## Passage given
BEGIN
After iterating through all K scenarios, the process collects a set of voltage deviation samples and finally computes the CVaR at a given risk level α as the output. This process ensures the accuracy of performance evaluation through expensive multi-scenario power flow calculations, while also highlighting the necessity of employing the BEO algorithm for efficient optimization.

4. Experiment and Result Analysis

To comprehensively evaluate the effectiveness and robustness of the proposed BEO-CVaR framework, this section presents a series of numerical simulations on the IEEE 123-node test feeder. The experimental validation is organized as follows: First, the test system setup and algorithmic parameter configurations are detailed in Section 4.1 and Section 4.2. Subsequently, Section 4.3 analyzes the algorithm’s internal characteristics, including sensitivity to the risk confidence level ( α ) and convergence behavior. Following this, comparative studies against traditional decentralized strategies and meta-heuristic optimization (PSO) are presented in Section 4.4, while the performance of different acquisition functions is evaluated in Section 4.5. Finally, the framework’s scalability, communication efficiency, and robustness under extreme physical constraints are rigorously verified in Section 4.6, Section 4.7, and Section 4.8, respectively.
END
Entries drawn from a collection:
BEGIN
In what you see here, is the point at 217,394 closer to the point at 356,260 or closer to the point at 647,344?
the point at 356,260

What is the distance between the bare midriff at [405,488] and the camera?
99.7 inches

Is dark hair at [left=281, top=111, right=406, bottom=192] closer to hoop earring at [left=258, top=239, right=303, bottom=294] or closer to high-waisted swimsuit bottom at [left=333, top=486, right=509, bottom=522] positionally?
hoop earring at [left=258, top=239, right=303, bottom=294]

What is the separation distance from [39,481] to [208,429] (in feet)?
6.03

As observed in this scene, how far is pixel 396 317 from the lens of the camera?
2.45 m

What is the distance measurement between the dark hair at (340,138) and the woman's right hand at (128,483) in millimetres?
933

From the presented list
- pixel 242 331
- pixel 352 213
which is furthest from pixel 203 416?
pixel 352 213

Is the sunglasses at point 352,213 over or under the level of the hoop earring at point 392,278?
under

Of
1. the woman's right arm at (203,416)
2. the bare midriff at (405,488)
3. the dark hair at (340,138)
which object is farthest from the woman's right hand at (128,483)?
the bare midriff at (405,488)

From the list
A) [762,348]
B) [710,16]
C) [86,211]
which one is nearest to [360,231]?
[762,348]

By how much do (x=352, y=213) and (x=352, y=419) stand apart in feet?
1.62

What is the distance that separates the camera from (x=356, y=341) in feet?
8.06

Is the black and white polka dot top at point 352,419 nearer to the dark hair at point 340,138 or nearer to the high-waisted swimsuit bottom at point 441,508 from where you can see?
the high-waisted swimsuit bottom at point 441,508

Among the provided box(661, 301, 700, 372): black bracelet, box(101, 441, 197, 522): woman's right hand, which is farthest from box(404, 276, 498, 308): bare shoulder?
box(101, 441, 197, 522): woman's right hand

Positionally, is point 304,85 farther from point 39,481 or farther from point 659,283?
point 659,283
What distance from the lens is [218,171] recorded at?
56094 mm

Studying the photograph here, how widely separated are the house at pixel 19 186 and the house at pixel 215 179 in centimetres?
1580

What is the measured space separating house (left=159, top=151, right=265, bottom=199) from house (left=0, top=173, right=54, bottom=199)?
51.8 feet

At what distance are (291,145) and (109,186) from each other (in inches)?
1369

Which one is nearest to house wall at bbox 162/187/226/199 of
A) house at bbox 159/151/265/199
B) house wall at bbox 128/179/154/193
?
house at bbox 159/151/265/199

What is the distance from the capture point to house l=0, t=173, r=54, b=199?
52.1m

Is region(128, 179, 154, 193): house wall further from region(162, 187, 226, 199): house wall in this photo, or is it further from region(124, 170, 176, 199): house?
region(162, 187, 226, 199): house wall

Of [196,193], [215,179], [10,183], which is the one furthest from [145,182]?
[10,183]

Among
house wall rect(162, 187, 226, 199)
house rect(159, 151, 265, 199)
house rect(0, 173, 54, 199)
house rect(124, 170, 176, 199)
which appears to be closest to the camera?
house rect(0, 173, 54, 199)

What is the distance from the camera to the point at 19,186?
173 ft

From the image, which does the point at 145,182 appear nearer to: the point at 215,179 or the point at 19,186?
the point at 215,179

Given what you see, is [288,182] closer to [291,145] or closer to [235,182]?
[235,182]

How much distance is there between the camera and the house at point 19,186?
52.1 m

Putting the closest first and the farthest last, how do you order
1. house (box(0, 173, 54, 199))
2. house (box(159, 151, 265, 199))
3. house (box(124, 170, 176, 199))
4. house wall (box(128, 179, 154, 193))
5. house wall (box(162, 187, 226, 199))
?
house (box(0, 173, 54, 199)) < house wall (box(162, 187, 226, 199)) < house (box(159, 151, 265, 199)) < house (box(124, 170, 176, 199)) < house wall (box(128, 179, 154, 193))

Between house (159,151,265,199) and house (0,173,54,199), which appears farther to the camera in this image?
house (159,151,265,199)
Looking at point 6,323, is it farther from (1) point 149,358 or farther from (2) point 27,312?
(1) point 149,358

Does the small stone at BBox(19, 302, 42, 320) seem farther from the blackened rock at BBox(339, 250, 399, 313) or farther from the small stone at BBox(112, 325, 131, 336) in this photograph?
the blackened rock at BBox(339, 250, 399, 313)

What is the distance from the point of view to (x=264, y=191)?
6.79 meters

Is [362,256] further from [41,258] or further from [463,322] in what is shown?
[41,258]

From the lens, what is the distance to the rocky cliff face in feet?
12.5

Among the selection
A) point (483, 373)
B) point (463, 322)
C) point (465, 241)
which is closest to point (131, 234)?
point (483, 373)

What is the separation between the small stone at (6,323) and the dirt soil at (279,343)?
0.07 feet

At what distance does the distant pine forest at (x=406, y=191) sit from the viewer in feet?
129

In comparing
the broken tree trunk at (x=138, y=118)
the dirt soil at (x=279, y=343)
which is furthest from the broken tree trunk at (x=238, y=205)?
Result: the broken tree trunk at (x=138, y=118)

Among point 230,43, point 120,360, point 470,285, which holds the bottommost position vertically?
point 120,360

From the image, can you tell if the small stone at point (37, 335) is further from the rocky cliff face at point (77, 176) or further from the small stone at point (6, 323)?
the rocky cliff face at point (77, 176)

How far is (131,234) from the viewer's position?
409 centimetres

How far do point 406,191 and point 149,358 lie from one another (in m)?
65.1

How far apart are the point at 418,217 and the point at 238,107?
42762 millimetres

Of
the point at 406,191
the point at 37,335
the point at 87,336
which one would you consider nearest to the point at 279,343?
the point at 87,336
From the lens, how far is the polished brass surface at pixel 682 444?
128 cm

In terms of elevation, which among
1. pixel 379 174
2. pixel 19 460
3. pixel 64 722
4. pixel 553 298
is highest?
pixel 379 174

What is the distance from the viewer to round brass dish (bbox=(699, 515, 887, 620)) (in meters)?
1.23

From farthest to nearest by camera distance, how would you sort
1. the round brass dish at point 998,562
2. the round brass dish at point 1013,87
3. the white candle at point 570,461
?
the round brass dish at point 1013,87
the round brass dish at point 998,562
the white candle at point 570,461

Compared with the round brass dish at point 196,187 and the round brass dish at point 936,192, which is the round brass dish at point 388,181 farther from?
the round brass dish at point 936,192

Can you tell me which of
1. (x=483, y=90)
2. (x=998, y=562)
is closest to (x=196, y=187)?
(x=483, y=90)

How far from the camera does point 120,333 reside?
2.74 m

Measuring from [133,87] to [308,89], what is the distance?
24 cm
END
## Tasks
(a) Repeat the stretch of the BEO-CVaR passage from "After iterating through" through "for efficient optimization.".
(b) In the BEO-CVaR passage, on which test feeder are the numerical simulations run?
(c) Carry on the BEO-CVaR passage from the point where it stops.
These lines have no connection to the passage on the BEO-CVaR framework.

## Response list
(a)
After iterating through all K scenarios, the process collects a set of voltage deviation samples and finally computes the CVaR at a given risk level α as the output. This process ensures the accuracy of performance evaluation through expensive multi-scenario power flow calculations, while also highlighting the necessity of employing the BEO algorithm for efficient optimization.

(b) The IEEE 123-node test feeder.

(c)
4.1. Test Case

The backbone network of the standard IEEE 123-node test grid proposed in [18] was adopted as the grid infrastructure, with a schematic diagram shown in Figure 4. To simulate realistic load conditions, the power demand profiles were derived from the DiSC simulation framework, which aggregates anonymized residential electricity consumption data from approximately 1200 households near Horsens, Denmark, provided by the local distribution system operator NRGi.
Two PV units were integrated into the grid model as micro-generators. Figure 5a illustrates the total load demand profiles across all nodes over a 12 h period (6:00–18:00), with one representative curve highlighted.
Figure 5b simultaneously displays the power generation curves of the two newly added PV units, exhibiting time-varying output patterns influenced by factors such as solar irradiance.
To validate the practical value of the BEO-CVaR algorithm in setting Volt/VAR control decision vectors, the optimization process was simulated and verified using MATPOWER on a quasi-steady-state nonlinear AC power flow model.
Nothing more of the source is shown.